Answer: Well, what instantly jumps to mind is that having a “completely full” drive may cause some of the following problems:
- May cause problems for any program that need to generate temporary files or use the disk to cache (for example installers (even to other drives), downloading, compression, etc).
- Your pagefile will be unable to expand if it ever needs to (assuming it is kept on C).
- May prevent hibernation if there is insufficent space to save RAM to disk. [Edit: as Martin points out in his answer, hibernation doesn’t need additional space when you hibernate, but instead uses up space when hibernation is first switched on.]
- Will make defragmentation very slow or impossible.

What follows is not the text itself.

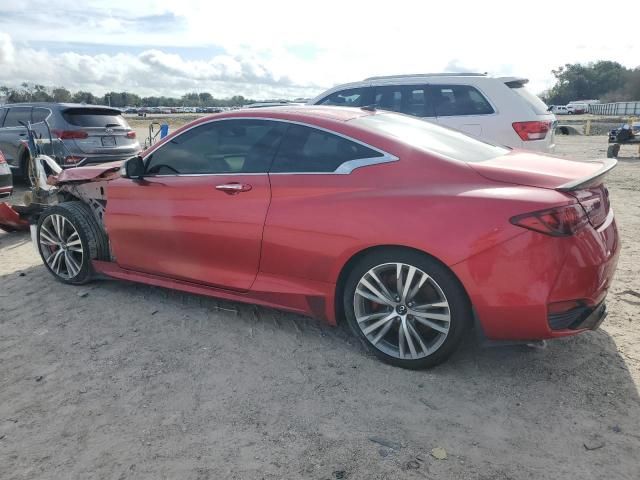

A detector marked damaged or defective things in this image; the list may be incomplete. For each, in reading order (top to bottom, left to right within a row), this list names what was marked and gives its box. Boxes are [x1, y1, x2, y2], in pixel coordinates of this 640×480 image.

exposed wheel well [332, 246, 472, 324]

Assuming that you keep the drive defragmented, a “full” drive should perform as well as an “empty” one, so I don’t think there is much of a performance issues. [Edit2: Joel’s answer wonderfully explains how full drives have more seeking to do in spread out or full drives, which will obviously have a negative effect on performance.]
I think that 85-90% usage is the maximum recommended, but I cannot remember where I’ve got that figure from at the moment.